El paso entre el municipio de Puerto Santander (Norte de Santander) y el poblado Boca de Grita (estado de Táchira, Venezuela), a través del puente La Unión, podría tardar menos de un minuto caminando si no fuera por la “matraca” o las “alcabalas”, que es como los habitantes de la zona conocen los “peajes” extorsivos a lo largo de los pasos entre Colombia y Venezuela.

Desde hace un mes que abrieron el paso regular con reanudación de relaciones diplomáticas entre ambos países, los habitantes de Puerto Santander aseguran que la situación no ha mejorado y que, por el contrario, hay menos circulación de personas en esa frontera.

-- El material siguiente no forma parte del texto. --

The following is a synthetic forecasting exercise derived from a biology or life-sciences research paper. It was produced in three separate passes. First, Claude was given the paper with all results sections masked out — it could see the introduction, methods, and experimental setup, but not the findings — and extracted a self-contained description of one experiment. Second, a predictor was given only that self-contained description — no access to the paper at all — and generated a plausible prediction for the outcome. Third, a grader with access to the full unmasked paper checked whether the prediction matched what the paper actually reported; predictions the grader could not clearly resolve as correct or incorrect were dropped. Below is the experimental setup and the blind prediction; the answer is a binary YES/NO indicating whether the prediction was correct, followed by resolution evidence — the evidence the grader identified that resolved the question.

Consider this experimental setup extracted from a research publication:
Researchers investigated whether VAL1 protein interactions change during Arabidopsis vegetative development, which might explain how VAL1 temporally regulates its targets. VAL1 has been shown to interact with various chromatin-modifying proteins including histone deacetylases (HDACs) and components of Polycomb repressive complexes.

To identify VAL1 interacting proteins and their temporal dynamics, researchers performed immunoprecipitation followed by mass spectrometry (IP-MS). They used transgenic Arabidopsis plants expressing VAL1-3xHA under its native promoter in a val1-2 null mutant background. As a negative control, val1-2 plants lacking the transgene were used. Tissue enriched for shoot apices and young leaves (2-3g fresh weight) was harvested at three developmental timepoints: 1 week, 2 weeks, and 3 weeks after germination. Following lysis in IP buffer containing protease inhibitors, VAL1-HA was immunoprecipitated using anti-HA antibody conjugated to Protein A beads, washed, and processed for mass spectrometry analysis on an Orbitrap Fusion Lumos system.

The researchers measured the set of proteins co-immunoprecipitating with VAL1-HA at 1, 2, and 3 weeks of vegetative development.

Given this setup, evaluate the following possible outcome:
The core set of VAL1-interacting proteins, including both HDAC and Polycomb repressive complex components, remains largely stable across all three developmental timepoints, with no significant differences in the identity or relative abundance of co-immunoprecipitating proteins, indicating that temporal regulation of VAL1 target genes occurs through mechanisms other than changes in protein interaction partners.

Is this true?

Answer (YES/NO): NO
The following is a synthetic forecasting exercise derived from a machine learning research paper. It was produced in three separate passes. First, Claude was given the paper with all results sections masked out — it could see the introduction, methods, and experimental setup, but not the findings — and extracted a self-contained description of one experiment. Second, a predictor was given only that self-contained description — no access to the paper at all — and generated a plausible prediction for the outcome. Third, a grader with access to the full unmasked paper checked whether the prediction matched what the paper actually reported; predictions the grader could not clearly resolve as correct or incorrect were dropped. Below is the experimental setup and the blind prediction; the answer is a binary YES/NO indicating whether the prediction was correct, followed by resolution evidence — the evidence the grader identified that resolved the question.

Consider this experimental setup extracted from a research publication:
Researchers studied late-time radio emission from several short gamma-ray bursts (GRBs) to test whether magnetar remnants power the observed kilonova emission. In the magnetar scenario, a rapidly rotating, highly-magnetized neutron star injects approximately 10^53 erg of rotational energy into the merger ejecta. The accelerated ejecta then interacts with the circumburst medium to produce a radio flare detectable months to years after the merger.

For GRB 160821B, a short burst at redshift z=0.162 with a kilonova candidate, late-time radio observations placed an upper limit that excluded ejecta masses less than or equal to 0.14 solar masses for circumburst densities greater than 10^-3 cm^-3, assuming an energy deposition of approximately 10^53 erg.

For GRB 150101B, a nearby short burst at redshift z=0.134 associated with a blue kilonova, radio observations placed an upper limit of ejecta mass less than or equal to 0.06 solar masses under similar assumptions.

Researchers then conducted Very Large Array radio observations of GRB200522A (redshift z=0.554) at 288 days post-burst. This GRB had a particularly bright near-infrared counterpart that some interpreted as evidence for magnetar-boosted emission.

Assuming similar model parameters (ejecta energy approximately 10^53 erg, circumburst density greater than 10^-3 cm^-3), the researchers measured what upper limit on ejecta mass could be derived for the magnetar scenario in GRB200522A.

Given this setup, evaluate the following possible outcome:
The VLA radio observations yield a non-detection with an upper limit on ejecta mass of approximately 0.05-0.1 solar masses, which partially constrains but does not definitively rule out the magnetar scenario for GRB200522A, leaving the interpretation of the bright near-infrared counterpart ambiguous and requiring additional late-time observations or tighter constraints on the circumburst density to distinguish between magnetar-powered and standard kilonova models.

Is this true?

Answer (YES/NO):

El pasado lunes, dos días antes de que se cumpliera un mes de esa reanudación de relaciones bilaterales, pasamos al mediodía el puente La Unión para llegar hasta el lado venezolano. Normalmente los lunes son los días más movidos en la frontera. Los guardias bolivarianos nos permitieron el ingreso a su país, pero no nos autorizaron a tomar fotografías en el poblado. En un lapso de 15 minutos, mientras esperábamos frente a la antigua estación de ferrocarril del pueblo, dos personas que fueron retenidas por la Guardia, cuando pasaban un pequeño mercado que traían desde Puerto Santander, entregaron un par de billetes camuflados en un trapo verde a los oficiales para que les permitieran el ingreso.

Alberto*, uno de los 20 transportadores de Asocar, la Asociación de Carretilleros del municipio, y quien prefiere mantener su nombre en reserva por seguridad, dice que esa práctica no es nueva y que diariamente tiene que ver cómo los migrantes deben pagar varias extorsiones, sobre todo del lado venezolano, según él. Aunque es un paso fronterizo corto, señala que los que “matraquean” están en distintos puntos del puente y al llegar del lado venezolano, casi hasta el centro de Boca de Grita.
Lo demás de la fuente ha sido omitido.